5 Conclusion and Discussion

This study proposed and implemented a custom-designed mobile robot platform for use in automated 3D data collection from construction sites. The mobile robot used Simultaneous Localization and Mapping (SLAM) coupled with object detection and obstacle avoidance algorithms to successfully navigate unstructured and cluttered environments. The SLAM result was used to localize the mobile robot in the scanning environment and determine the translation and rotation of each set of scans in the world coordinate system. Whereas, the object detection results were used to rapidly recognize static obstacles such as walls and dynamic obstacles such as equipment, materials, and workers. At the end of the automated scanning process, a complete and registered 3D point cloud of the scanning environment was obtained.
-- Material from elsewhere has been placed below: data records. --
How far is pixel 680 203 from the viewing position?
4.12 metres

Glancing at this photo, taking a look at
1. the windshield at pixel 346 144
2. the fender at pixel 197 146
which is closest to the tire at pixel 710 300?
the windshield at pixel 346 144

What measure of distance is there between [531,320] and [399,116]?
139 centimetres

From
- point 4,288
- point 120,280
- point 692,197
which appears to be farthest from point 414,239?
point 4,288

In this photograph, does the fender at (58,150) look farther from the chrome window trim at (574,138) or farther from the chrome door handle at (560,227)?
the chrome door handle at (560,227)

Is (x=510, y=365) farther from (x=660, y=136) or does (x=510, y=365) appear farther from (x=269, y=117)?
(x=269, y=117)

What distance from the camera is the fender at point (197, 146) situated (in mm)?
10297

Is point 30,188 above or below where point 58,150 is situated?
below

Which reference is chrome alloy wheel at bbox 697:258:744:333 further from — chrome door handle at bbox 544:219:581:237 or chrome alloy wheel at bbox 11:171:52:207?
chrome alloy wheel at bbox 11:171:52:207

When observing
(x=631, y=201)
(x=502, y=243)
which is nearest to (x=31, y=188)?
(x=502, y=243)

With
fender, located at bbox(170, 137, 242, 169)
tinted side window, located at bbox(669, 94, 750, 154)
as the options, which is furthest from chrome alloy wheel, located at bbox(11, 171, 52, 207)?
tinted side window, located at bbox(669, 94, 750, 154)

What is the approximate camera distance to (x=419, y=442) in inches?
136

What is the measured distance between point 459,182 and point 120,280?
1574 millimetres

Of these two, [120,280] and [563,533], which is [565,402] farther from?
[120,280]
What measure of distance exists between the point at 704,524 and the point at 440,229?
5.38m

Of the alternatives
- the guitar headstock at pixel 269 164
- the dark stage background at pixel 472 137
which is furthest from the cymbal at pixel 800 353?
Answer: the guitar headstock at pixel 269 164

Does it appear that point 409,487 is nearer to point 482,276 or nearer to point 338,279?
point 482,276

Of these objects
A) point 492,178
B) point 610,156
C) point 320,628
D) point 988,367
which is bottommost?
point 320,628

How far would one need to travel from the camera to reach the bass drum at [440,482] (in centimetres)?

Experimental results showed that the proposed approach was an effective way of detecting and avoiding obstacles in real-time for a mobile robot to successfully collect as-is 3D geometry data at both indoor and outdoor construction sites. Also, it was identified that the outdoor application was much more challenging for the autonomous mobile robot compared to the indoor application due to uneven ground conditions, different soil types and conditions (e.g., loose, wet), and many scattered obstacles on the ground. Especially, dead-reckoning could not be applied at the outdoor site due to loose and slippery soil conditions, which is very common in construction sites. The 2D SLAM and 3D laser scanning for navigation, however, were sufficiently enough for estimating robot’s location and navigation paths. Overall, the point clouds collected by GRoMI were sufficiently accurate to be used for many construction management applications such as construction progress monitoring, safety hazard identification, defect detection, and material inventory management. For future study, the research team plans to investigate the collaborations between laborers and an autonomous mobile robot in close proximity with potential field construction applications. Moreover, machine learning techniques will be further explored to improve the current point cloud object detection accuracy.